Не успели они направиться к школе, как к кострищу подбежал Габриэль.
– Слушайте, со мной сейчас такое было! – выдохнул он. – Я пошел на урок фортепиано и… В общем, чуть не застрял там лет так на сто! А еще… – Тут его взгляд упал на кострище, и Габриэль воскликнул: – Это что?! Неужели…
– Именно. Скульптура Лизандра, – подтвердил Чарли. – И все мы прекрасно знаем, кто ее спалил.
Оливия попыталась переключить внимание друзей на что-нибудь повеселее и сказала:
– А я фрисби из дома привезла! Давайте сыграем!
Десять минут прыганья по траве и метания летающей тарелки сделали свое дело: компания немножко приободрилась. Оливия то и дело теряла туфли и очень веселилась. Когда они, запыхавшиеся, уселись на бревно, Габриэль вновь вернулся к рассказу о необычайном уроке фортепиано.

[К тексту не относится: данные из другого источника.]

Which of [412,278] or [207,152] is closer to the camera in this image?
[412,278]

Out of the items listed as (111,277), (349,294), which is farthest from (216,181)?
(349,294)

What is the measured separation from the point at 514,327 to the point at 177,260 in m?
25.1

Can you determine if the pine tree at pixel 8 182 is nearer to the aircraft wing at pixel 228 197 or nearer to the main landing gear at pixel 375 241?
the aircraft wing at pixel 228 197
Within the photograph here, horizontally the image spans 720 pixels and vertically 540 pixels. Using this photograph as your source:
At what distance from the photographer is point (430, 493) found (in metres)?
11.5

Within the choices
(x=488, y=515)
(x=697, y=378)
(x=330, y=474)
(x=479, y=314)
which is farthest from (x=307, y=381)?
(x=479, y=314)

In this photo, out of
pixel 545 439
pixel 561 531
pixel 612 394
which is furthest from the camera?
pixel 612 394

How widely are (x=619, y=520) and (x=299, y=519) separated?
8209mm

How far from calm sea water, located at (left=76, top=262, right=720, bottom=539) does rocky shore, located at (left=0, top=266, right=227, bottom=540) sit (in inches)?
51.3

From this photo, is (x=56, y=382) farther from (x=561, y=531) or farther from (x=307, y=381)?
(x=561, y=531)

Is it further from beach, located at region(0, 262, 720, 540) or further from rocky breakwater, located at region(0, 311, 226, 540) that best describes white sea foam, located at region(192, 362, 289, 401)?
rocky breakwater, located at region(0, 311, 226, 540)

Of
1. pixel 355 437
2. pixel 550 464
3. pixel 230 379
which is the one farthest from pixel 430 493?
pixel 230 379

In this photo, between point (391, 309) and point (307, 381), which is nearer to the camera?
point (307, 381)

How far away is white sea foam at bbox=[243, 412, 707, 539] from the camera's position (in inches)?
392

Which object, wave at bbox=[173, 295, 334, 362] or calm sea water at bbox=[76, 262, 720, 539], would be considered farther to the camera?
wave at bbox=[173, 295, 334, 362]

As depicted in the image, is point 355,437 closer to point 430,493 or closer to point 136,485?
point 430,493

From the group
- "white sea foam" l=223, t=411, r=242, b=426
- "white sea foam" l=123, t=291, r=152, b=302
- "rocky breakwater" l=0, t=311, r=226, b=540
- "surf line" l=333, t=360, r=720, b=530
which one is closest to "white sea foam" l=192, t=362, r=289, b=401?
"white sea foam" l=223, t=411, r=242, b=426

Собственно, мистер Пилигрим, который преподавал этот предмет, всегда был престранным человеком и уж точно самым чудаковатым из всех школьных учителей. Долговязый, бледный, темноволосый, всегда с отсутствующим видом, он редко появлялся где-нибудь помимо музыкальной комнаты наверху западной башни и даже позволял себе пропускать утренние собрания в актовом зале. Кроме того, мистер Пилигрим славился крайней молчаливостью, из-за которой желающих учиться у него почти не было: в самом деле, какой же это учитель музыки, если ты играешь-играешь, а он и слова не вымолвит? Только Габриэль и ходил к нему на занятия. И, о чудо, на этот раз мистер Пилигрим разговорился (конечно, на свой лад), причем сообщил пораженному Габриэлю немало интересного.
– Ну, так что он сказал? Не тяни! – Оливия нетерпеливо постучала носком канареечно-желтой туфли по траве.